> Consigne 1:
D'après l'article sur le concile et l'infaillibilité pontificale, à quelle majorité le règlement prévoyait-il que toutes les décisions seraient prises ?
> Consigne 2:
Reproduisez sans changement, dans l'article sur le concile et l'infaillibilité pontificale, tout ce qui va de « La majorité, ardente, impatiente » jusqu'à « de ses membres. ».

Les adversaires de la définition eussent voulu qu’à l’exemple de Trente, aucune résolution, en matière dogmatique du moins, ne fût prise qu’à l’unanimité morale, sinon à l’unanimité absolue. A cette prétention, le Vatican, qui, malgré les précédents, avait seul dressé les règlements du concile, répondit en édictant que toutes les décisions seraient prises à la simple majorité. Plus de cent évêques protestèrent en vain contre cet article d’un règlement qui avait déjà soulevé leurs stériles réclamations, sans oser revendiquer le droit de statuer eux-mêmes, ainsi que les Pères de Trente, sur l’ordre et les conditions de leurs travaux. La session s’avançant et les chaleurs de l’été menaçant de suspendre le concile avant que l’infaillibilité fût venue en discussion, les légats pontificaux, en dépit des représentations d’un grand nombre de Pères des deux partis, intervertirent l’ordre du jour de l’assemblée, renversant l’ordre logique et traditionnel des canons sur les droits de l’Eglise, sans s’arrêter à l’objection qu’avant d’aborder l’infaillibilité pontificale, il eût été bon de définir en quelles matières l’Eglise elle-même est infaillible. La question venue enfin au concile, les débats, déjà fort longs, il est vrai, furent écourtés, et ainsi le dernier espoir enlevé à l’opposition, réduite pour toute tactique à ne rien attendre que d’une prorogation.
La majorité, ardente, impatiente de délais, obtint des chefs de la minorité, de Mgr Haynald notamment, qu’ils renonçassent à la parole. Cette concession, traitée au premier moment de trahison par l’évêque d’Orléans, n’était pas du goût de tous. Quelques-uns, Mgr Dupanloup entre autres, eussent voulu maintenir leur droit à la parole ; l’attitude de l’assemblée les contraignit à se résigner également au silence. On accusait déjà l’opposition de s’être entendue pour prolonger indéfiniment la discussion en la faisant reprendre tour à tour par chacun de ses membres.

> Bloc de données:
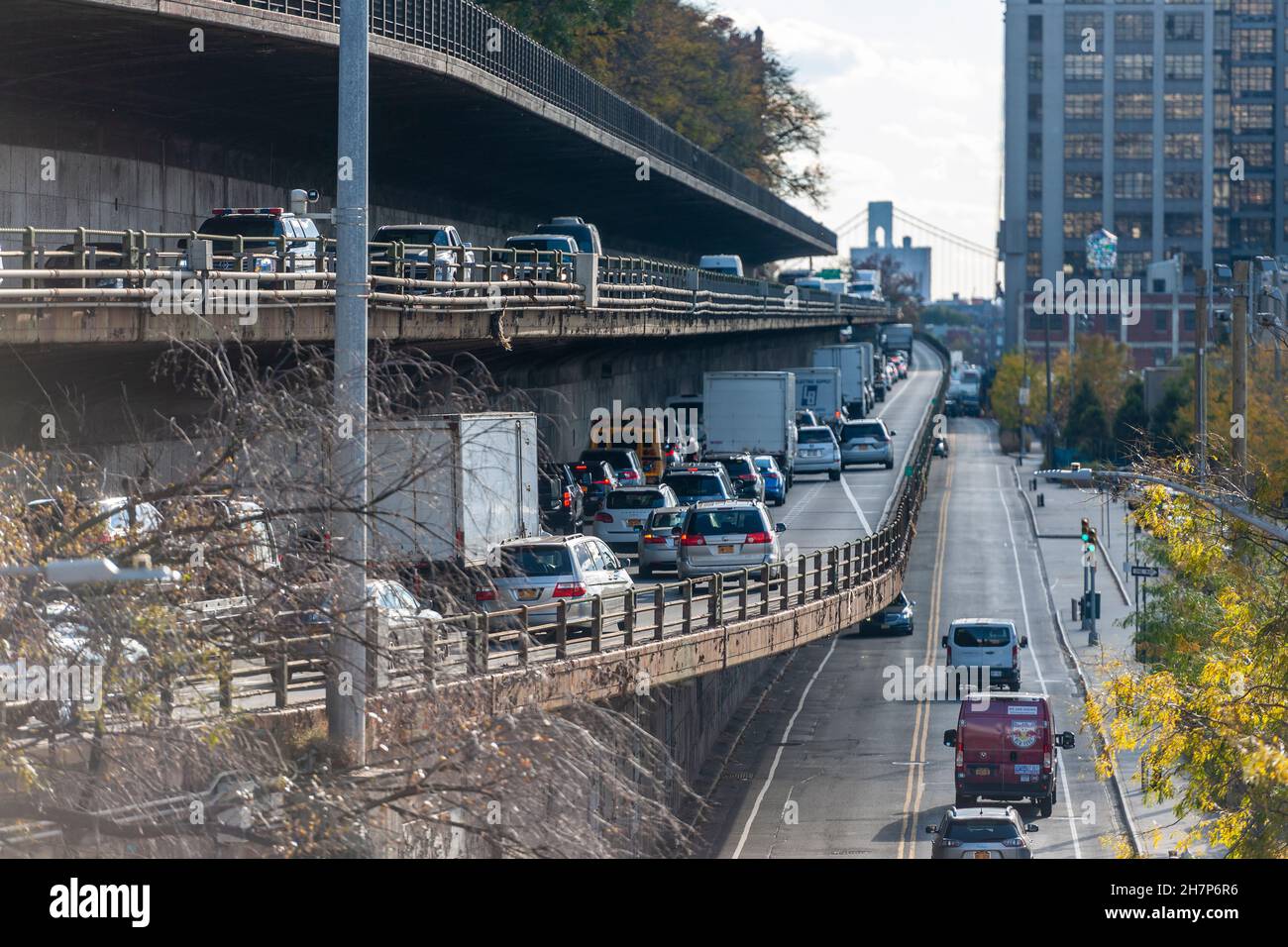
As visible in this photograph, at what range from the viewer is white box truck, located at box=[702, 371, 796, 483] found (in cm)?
5312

> Solution détaillée 1:
À la simple majorité.

> Solution détaillée 2:
La majorité, ardente, impatiente de délais, obtint des chefs de la minorité, de Mgr Haynald notamment, qu’ils renonçassent à la parole. Cette concession, traitée au premier moment de trahison par l’évêque d’Orléans, n’était pas du goût de tous. Quelques-uns, Mgr Dupanloup entre autres, eussent voulu maintenir leur droit à la parole ; l’attitude de l’assemblée les contraignit à se résigner également au silence. On accusait déjà l’opposition de s’être entendue pour prolonger indéfiniment la discussion en la faisant reprendre tour à tour par chacun de ses membres.